The expected response is the entire set of entries, copied exactly.
************
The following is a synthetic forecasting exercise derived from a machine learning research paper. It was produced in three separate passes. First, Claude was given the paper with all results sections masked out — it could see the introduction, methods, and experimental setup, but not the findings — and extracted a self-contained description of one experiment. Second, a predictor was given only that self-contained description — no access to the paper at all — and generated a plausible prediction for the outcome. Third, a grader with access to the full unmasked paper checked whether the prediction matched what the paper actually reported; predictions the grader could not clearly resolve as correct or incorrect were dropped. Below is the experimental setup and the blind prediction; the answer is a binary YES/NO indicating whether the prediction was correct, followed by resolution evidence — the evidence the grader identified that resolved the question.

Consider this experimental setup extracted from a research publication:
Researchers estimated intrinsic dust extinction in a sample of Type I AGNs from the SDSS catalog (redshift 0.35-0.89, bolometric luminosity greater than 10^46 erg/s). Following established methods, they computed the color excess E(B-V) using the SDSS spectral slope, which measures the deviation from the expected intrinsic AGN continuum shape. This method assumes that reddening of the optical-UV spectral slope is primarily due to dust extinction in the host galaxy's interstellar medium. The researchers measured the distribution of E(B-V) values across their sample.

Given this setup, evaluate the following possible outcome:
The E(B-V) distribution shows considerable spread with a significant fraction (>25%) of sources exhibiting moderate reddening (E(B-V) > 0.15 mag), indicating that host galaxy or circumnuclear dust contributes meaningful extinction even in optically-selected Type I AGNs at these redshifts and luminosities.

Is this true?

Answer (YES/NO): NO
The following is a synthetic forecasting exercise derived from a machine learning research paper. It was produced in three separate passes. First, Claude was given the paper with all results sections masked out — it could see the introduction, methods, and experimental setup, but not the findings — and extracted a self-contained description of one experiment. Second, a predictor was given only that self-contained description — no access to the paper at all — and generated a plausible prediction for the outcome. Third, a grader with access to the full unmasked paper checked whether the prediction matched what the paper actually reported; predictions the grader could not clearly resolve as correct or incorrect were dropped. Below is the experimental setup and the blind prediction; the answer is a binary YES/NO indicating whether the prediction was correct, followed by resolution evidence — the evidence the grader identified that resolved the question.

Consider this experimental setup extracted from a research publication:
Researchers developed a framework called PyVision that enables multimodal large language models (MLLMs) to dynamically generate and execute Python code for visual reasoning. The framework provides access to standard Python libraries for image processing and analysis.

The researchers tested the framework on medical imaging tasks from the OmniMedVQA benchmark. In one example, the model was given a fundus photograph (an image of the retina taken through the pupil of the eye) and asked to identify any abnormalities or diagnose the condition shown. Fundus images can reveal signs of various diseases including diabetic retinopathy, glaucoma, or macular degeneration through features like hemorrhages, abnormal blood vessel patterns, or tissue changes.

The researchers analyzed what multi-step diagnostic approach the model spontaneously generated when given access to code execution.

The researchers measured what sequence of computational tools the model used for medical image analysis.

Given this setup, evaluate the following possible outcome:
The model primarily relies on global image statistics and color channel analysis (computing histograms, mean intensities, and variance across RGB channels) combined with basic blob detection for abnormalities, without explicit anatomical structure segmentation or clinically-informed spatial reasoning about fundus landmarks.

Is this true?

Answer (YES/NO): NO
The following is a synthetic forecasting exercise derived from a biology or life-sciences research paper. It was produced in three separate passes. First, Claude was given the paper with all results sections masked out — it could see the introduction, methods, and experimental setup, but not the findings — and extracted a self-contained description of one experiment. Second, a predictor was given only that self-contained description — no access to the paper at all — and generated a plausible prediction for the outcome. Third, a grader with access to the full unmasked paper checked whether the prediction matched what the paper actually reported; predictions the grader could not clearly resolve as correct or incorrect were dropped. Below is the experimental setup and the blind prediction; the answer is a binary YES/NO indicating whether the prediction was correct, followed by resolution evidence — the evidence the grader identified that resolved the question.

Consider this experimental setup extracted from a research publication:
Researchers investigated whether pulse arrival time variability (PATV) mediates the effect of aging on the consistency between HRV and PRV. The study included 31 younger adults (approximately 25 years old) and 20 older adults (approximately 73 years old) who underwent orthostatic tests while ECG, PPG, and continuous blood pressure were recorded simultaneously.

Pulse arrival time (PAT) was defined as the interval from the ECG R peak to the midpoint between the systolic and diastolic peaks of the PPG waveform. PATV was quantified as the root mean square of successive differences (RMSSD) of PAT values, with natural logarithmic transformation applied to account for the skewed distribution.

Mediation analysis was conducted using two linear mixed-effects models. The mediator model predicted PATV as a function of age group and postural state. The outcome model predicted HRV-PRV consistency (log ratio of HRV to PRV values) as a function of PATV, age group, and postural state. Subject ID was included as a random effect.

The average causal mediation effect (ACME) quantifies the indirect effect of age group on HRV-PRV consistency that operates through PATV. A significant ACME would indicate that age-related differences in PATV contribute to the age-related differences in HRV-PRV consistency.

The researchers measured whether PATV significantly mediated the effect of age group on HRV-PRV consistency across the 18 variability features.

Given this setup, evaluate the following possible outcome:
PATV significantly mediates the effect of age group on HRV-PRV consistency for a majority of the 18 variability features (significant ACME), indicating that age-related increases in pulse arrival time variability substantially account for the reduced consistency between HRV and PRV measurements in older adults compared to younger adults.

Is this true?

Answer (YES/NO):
************
# Finished exercise:
The following is a synthetic forecasting exercise derived from a machine learning research paper. It was produced in three separate passes. First, Claude was given the paper with all results sections masked out — it could see the introduction, methods, and experimental setup, but not the findings — and extracted a self-contained description of one experiment. Second, a predictor was given only that self-contained description — no access to the paper at all — and generated a plausible prediction for the outcome. Third, a grader with access to the full unmasked paper checked whether the prediction matched what the paper actually reported; predictions the grader could not clearly resolve as correct or incorrect were dropped. Below is the experimental setup and the blind prediction; the answer is a binary YES/NO indicating whether the prediction was correct, followed by resolution evidence — the evidence the grader identified that resolved the question.

Consider this experimental setup extracted from a research publication:
Researchers estimated intrinsic dust extinction in a sample of Type I AGNs from the SDSS catalog (redshift 0.35-0.89, bolometric luminosity greater than 10^46 erg/s). Following established methods, they computed the color excess E(B-V) using the SDSS spectral slope, which measures the deviation from the expected intrinsic AGN continuum shape. This method assumes that reddening of the optical-UV spectral slope is primarily due to dust extinction in the host galaxy's interstellar medium. The researchers measured the distribution of E(B-V) values across their sample.

Given this setup, evaluate the following possible outcome:
The E(B-V) distribution shows considerable spread with a significant fraction (>25%) of sources exhibiting moderate reddening (E(B-V) > 0.15 mag), indicating that host galaxy or circumnuclear dust contributes meaningful extinction even in optically-selected Type I AGNs at these redshifts and luminosities.

Is this true?

Answer (YES/NO): NO
The following is a synthetic forecasting exercise derived from a machine learning research paper. It was produced in three separate passes. First, Claude was given the paper with all results sections masked out — it could see the introduction, methods, and experimental setup, but not the findings — and extracted a self-contained description of one experiment. Second, a predictor was given only that self-contained description — no access to the paper at all — and generated a plausible prediction for the outcome. Third, a grader with access to the full unmasked paper checked whether the prediction matched what the paper actually reported; predictions the grader could not clearly resolve as correct or incorrect were dropped. Below is the experimental setup and the blind prediction; the answer is a binary YES/NO indicating whether the prediction was correct, followed by resolution evidence — the evidence the grader identified that resolved the question.

Consider this experimental setup extracted from a research publication:
Researchers developed a framework called PyVision that enables multimodal large language models (MLLMs) to dynamically generate and execute Python code for visual reasoning. The framework provides access to standard Python libraries for image processing and analysis.

The researchers tested the framework on medical imaging tasks from the OmniMedVQA benchmark. In one example, the model was given a fundus photograph (an image of the retina taken through the pupil of the eye) and asked to identify any abnormalities or diagnose the condition shown. Fundus images can reveal signs of various diseases including diabetic retinopathy, glaucoma, or macular degeneration through features like hemorrhages, abnormal blood vessel patterns, or tissue changes.

The researchers analyzed what multi-step diagnostic approach the model spontaneously generated when given access to code execution.

The researchers measured what sequence of computational tools the model used for medical image analysis.

Given this setup, evaluate the following possible outcome:
The model primarily relies on global image statistics and color channel analysis (computing histograms, mean intensities, and variance across RGB channels) combined with basic blob detection for abnormalities, without explicit anatomical structure segmentation or clinically-informed spatial reasoning about fundus landmarks.

Is this true?

Answer (YES/NO): NO
The following is a synthetic forecasting exercise derived from a biology or life-sciences research paper. It was produced in three separate passes. First, Claude was given the paper with all results sections masked out — it could see the introduction, methods, and experimental setup, but not the findings — and extracted a self-contained description of one experiment. Second, a predictor was given only that self-contained description — no access to the paper at all — and generated a plausible prediction for the outcome. Third, a grader with access to the full unmasked paper checked whether the prediction matched what the paper actually reported; predictions the grader could not clearly resolve as correct or incorrect were dropped. Below is the experimental setup and the blind prediction; the answer is a binary YES/NO indicating whether the prediction was correct, followed by resolution evidence — the evidence the grader identified that resolved the question.

Consider this experimental setup extracted from a research publication:
Researchers investigated whether pulse arrival time variability (PATV) mediates the effect of aging on the consistency between HRV and PRV. The study included 31 younger adults (approximately 25 years old) and 20 older adults (approximately 73 years old) who underwent orthostatic tests while ECG, PPG, and continuous blood pressure were recorded simultaneously.

Pulse arrival time (PAT) was defined as the interval from the ECG R peak to the midpoint between the systolic and diastolic peaks of the PPG waveform. PATV was quantified as the root mean square of successive differences (RMSSD) of PAT values, with natural logarithmic transformation applied to account for the skewed distribution.

Mediation analysis was conducted using two linear mixed-effects models. The mediator model predicted PATV as a function of age group and postural state. The outcome model predicted HRV-PRV consistency (log ratio of HRV to PRV values) as a function of PATV, age group, and postural state. Subject ID was included as a random effect.

The average causal mediation effect (ACME) quantifies the indirect effect of age group on HRV-PRV consistency that operates through PATV. A significant ACME would indicate that age-related differences in PATV contribute to the age-related differences in HRV-PRV consistency.

The researchers measured whether PATV significantly mediated the effect of age group on HRV-PRV consistency across the 18 variability features.

Given this setup, evaluate the following possible outcome:
PATV significantly mediates the effect of age group on HRV-PRV consistency for a majority of the 18 variability features (significant ACME), indicating that age-related increases in pulse arrival time variability substantially account for the reduced consistency between HRV and PRV measurements in older adults compared to younger adults.

Is this true?

Answer (YES/NO):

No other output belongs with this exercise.